Friday, June 6, 2008

One of the Bachs




This is Bach music though not exactly the piece I was looking for ***

A little bit of Music and Lightheartedness

Anonymous suggested that I may have been listening to the following piece of music the day I had my musical revelation:
here

and s/he was very close

Psych 101: Have you noticed how Narcissists take themselves too seriously, cannot laugh at their own foibles, and will not allow themselves to made fun of?

Monday, June 2, 2008

Music Soothes the Savage बरे



Music Soothes the Savage Breast

It’s been a long day at the office
I have tried to help a family see there is a better way to live than to be constantly fighting and blowing up and giving each other the silent treatment…after over an hour I am becoming resigned to the fact that Dad is not going to get beyond “He has to respect me and if he doesn’t I will make him!” and the teenager's ‘They don’t understand!’
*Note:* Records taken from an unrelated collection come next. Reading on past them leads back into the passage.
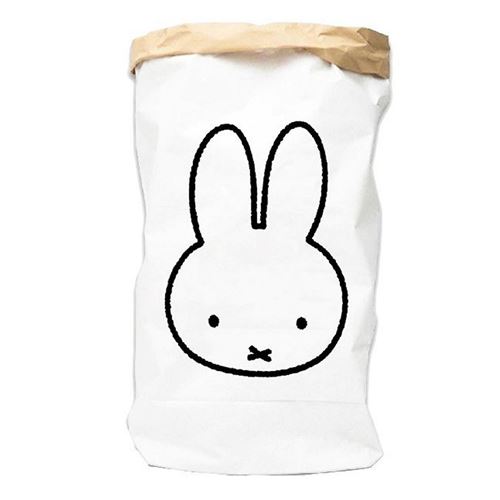 Miffy Sac de rangement XL 50x70 cm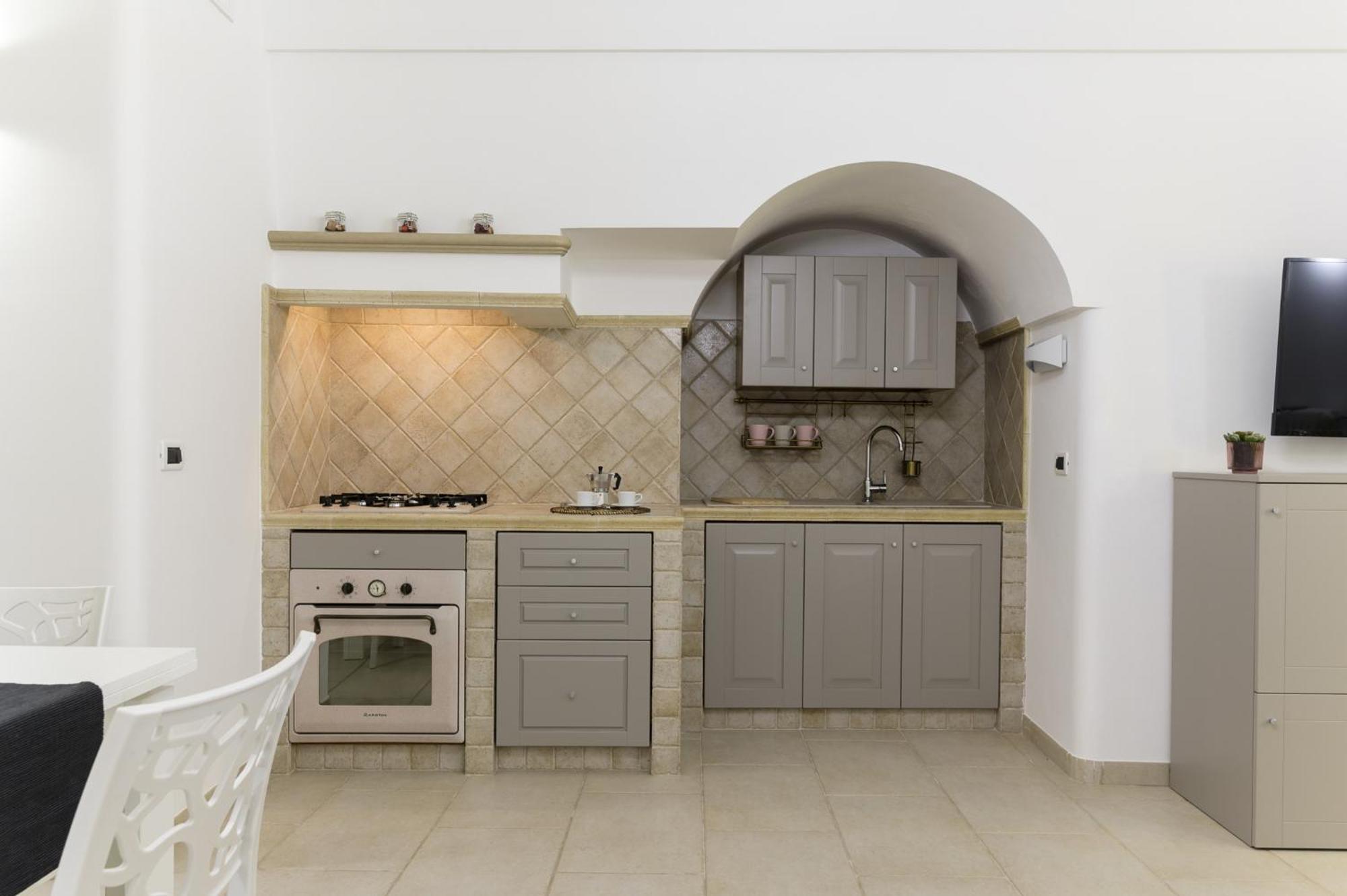 Sant'Oronzo View Apartment By Wonderful Italy Остуни Екстериор снимка
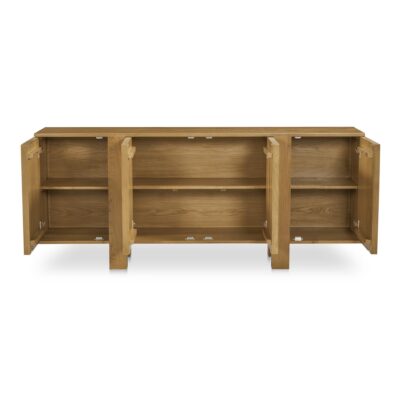 Henley Sideboard Brown RP-1063-03 RP 1063 03 Henley front open shadsilo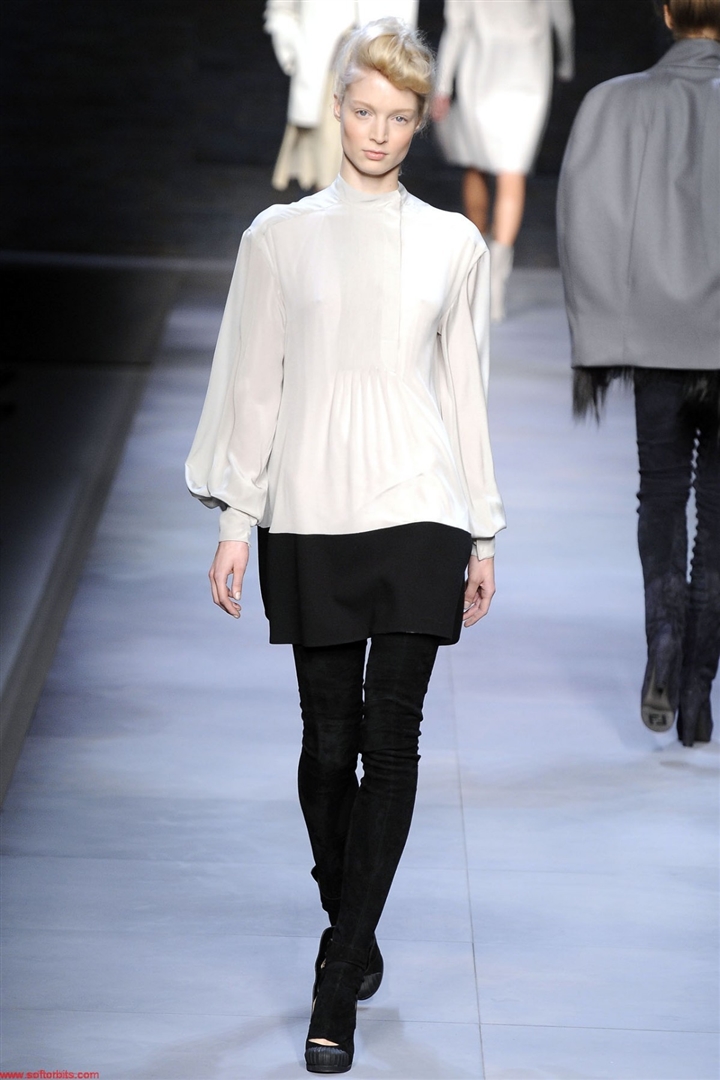 Fendi 2010-2011 Sonbahar/Kış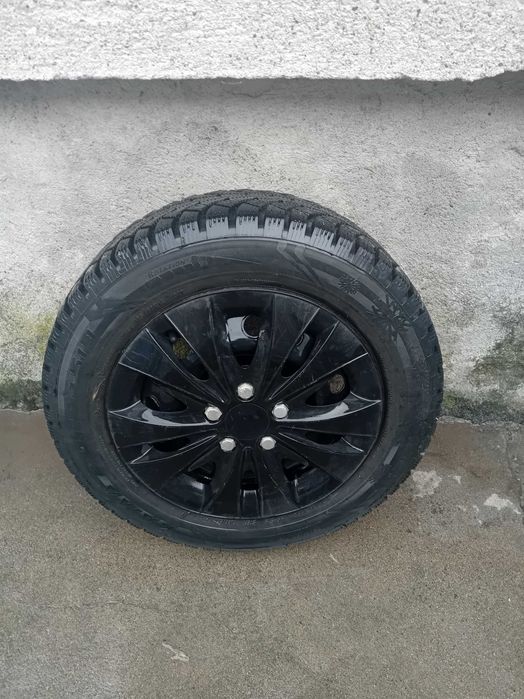 Гуми с джанти и тазове 14 цола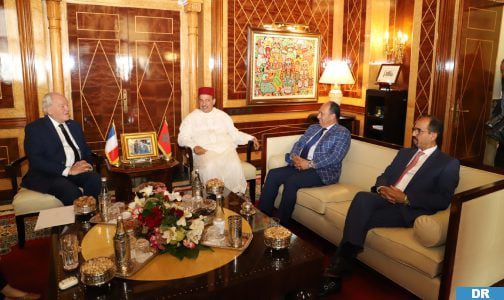 France-Maroc :  Mayara reçoit Christian Cambon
As I get in the car and pull out of the garage at almost 9pm I am tired. The classical radio station has some flute music and I begin to be captivated by it. I am with the music, in the music; thinking is that James G. or Jean-Pierre R.? It’s a concerto of some kind and I am enjoying it already; I am enthralled, casting off my shoulders hours of work and weariness. It’s rapturous…and it takes me all the way home. As I reach home it finishes and the announcer says “Flute Concerto by Bach in E flat”… It wasn’t my favorite flutists but that one was good too…
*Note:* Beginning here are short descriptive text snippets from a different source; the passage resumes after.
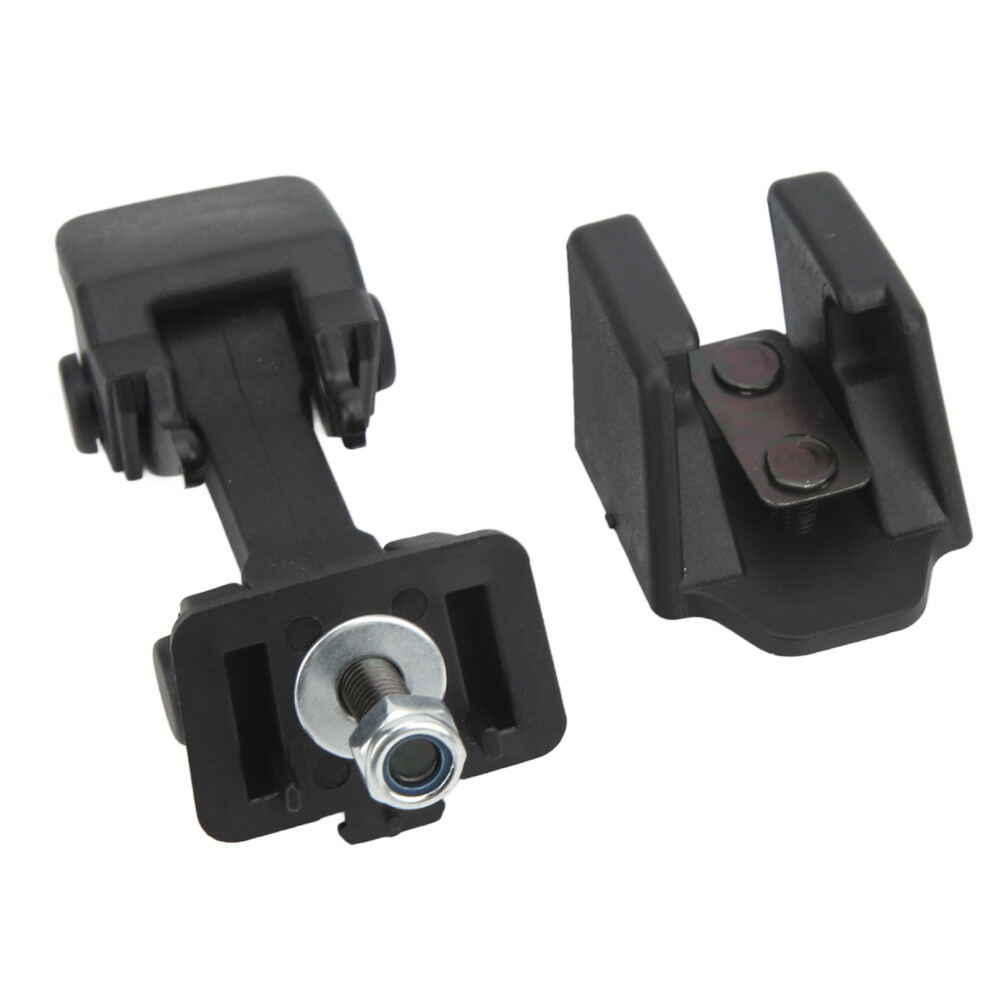 Durable Steel Front Engine Hood Latch Catch Bracket For Jeep Wrangler Tj 97-06 7611375315076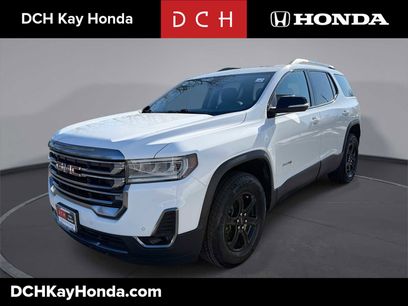 Used 2022 GMC Acadia AT4 w/ Preferred Package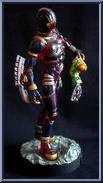 Kikaider (Artist Special Version) from Super Imaginative Chogokin - Limited Figure manufactured by Bandai [Front]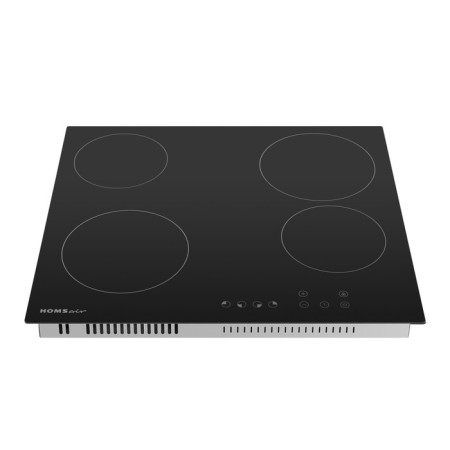 Honing surface Homsair HV64BK, electric, 4 burners, black-2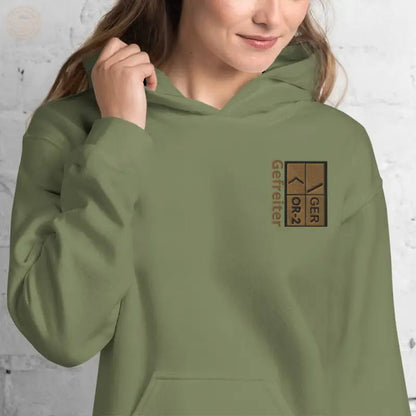 Tank Badge Triumph Hoodie: Bleiben Sie gemütlich mit Stil! - Tomorrow Style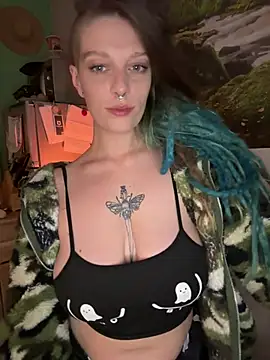 MenaDreadfull online show from February 2026 07:56:02 AM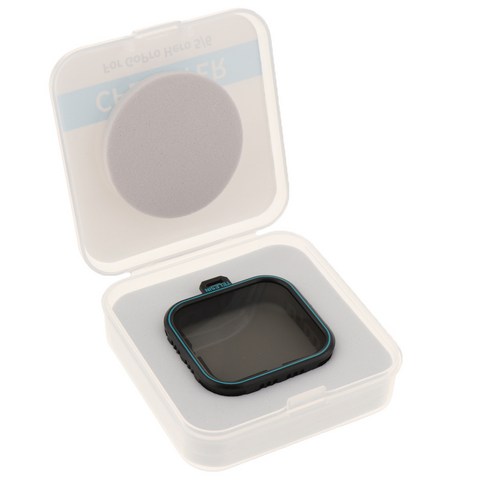 THE WAROOM SHOP GOPRO Hero용 CPL 카메라 렌즈 편광 필터 원형 편광판, 설명, 설명, 플라스틱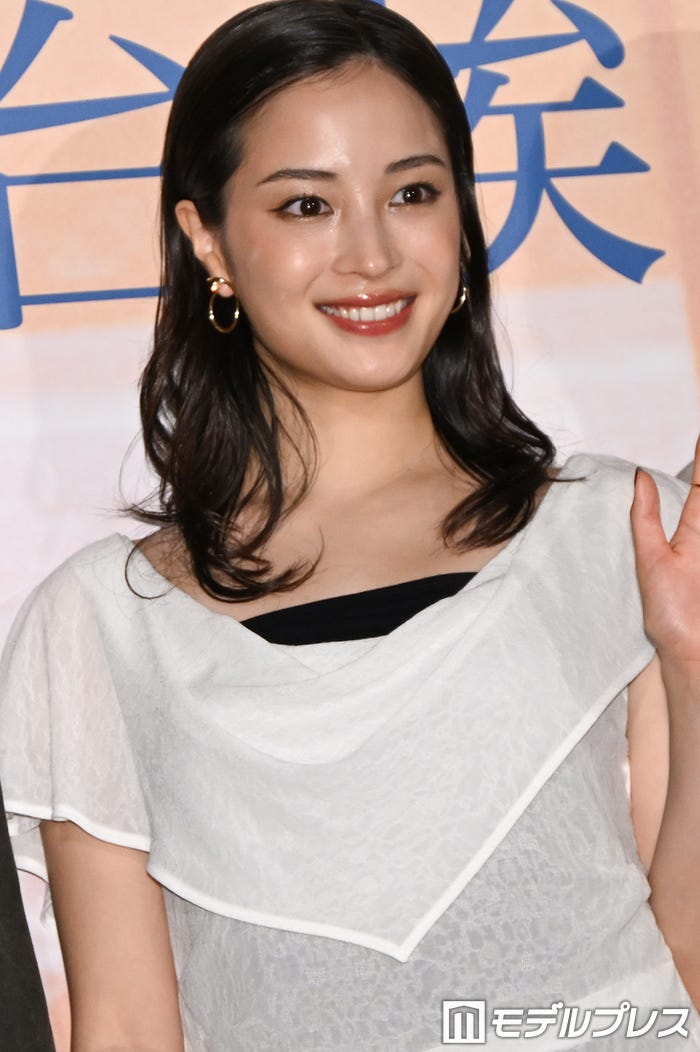 広瀬すず(C)モデルプレス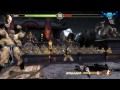 Mortal Kombat Komplete Mods Macho Goro Expert Ladder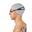 Bonnet de Natation en Silicone Étanche INDIGO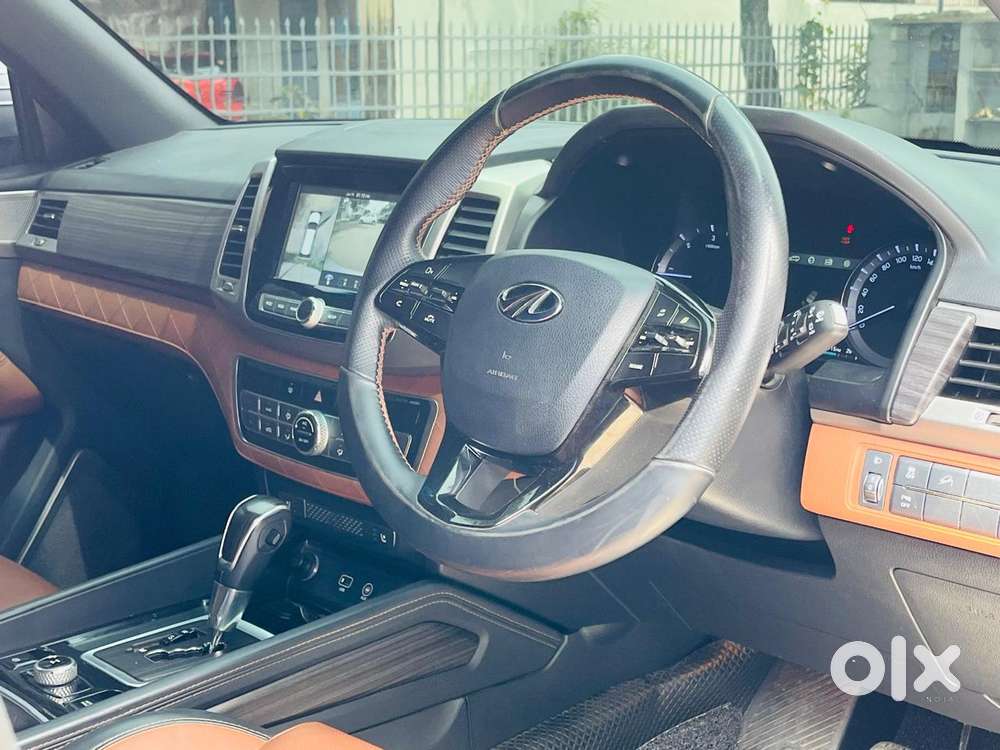 Mahindra Alturas G4 4wd At, 2022, Diesel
As I drive I acknowledge I received my introduction to classical music in the Legion of Christ. It was on Sunday mornings in Rome, the instructor was a priest ‘from outside’ doing his doctorate at Santa Cecilia…a Spanish fellow called Pablo Colina, great teacher…Yes, Thank you to the Legion. But let’s not get carried away. The Legion did not give me the innate sensitivity; that was there in me, already, in the son of the blue-collar printer’s assistant, in the heart that was sensitive from suffering and by the same token so capable of wonderful healing. Some of my detractors call me bitter and angry. If you only knew! You poor ignorant souls! It’s not anger; its sadness, hurt, disappointment. And hurt can be healed.
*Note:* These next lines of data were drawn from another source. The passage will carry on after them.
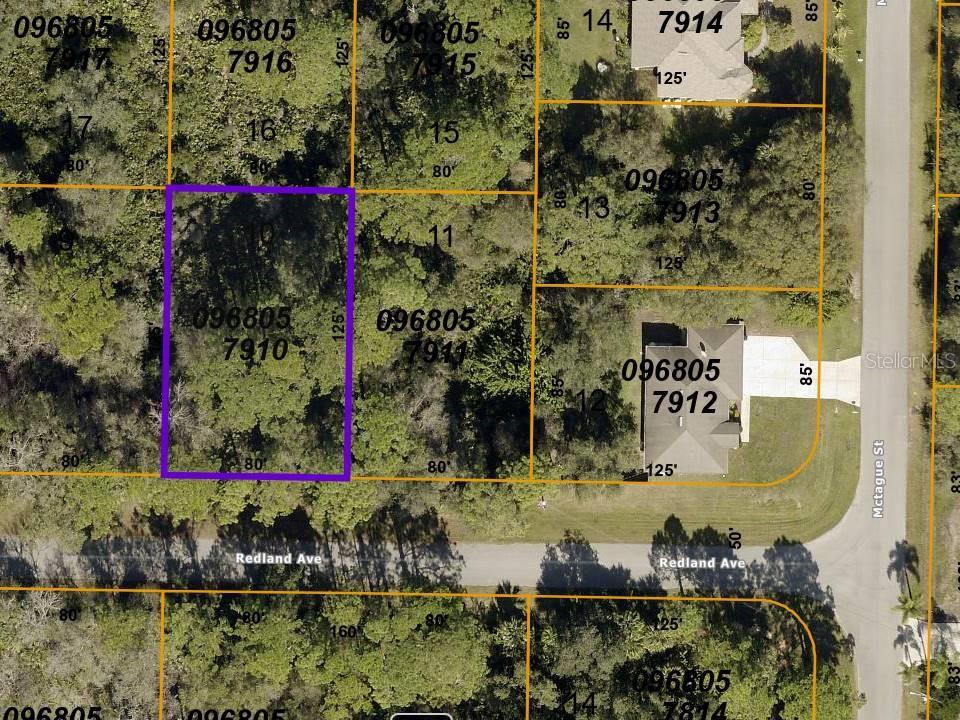 Lot 10 Redland Avenue, FL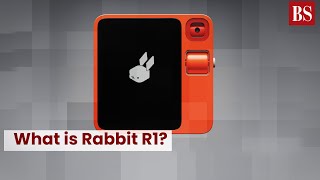 What is Rabbit r1?  #TMS screenshot 5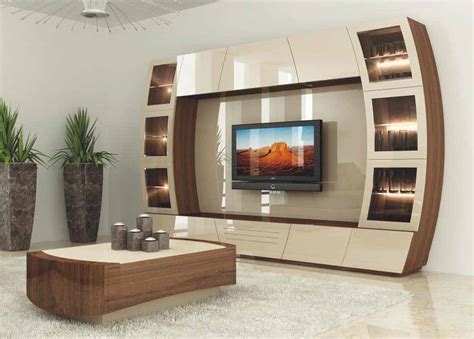 Simple Wall Cabinet Design For Living Room - Tv Modern Room Wall Unit ...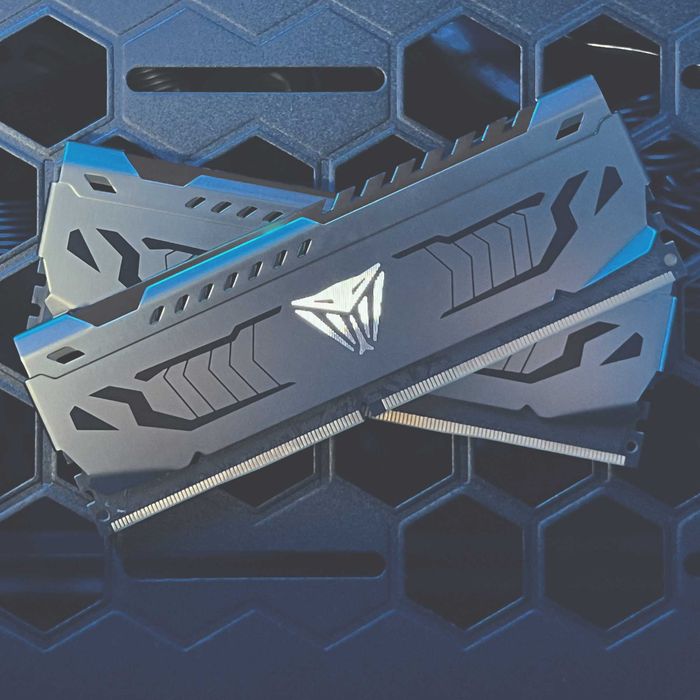 RAM 16GB 2x8gb Patriot Viper Steel DDR4 4133Mhz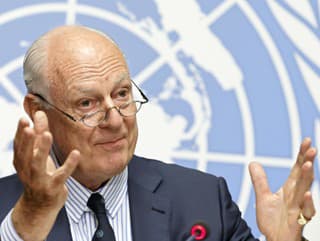 Staffan de Mistura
While we have life, there is so much healing in God’s wonderful world. Because, in retrospect, one can experience the Goodness of God –that is the Grace!—despite the stupidity of human malice and cruelty, despite evildoers supposed to be His ministers. And one can relate to the words of the Psalm which tells us that He was always there, even in that nightmare, at the moment of abuse that was utter hell to the victim, God was somehow there, or at least wanted to be there, despite that devilish act…And you experience the truth: It is better to fall into the hands of God than the hands of the enemy; because even when God wounds He then heals the wound.

And thank you JS Bach; James and Jean-Pierre, merry flutists, good night.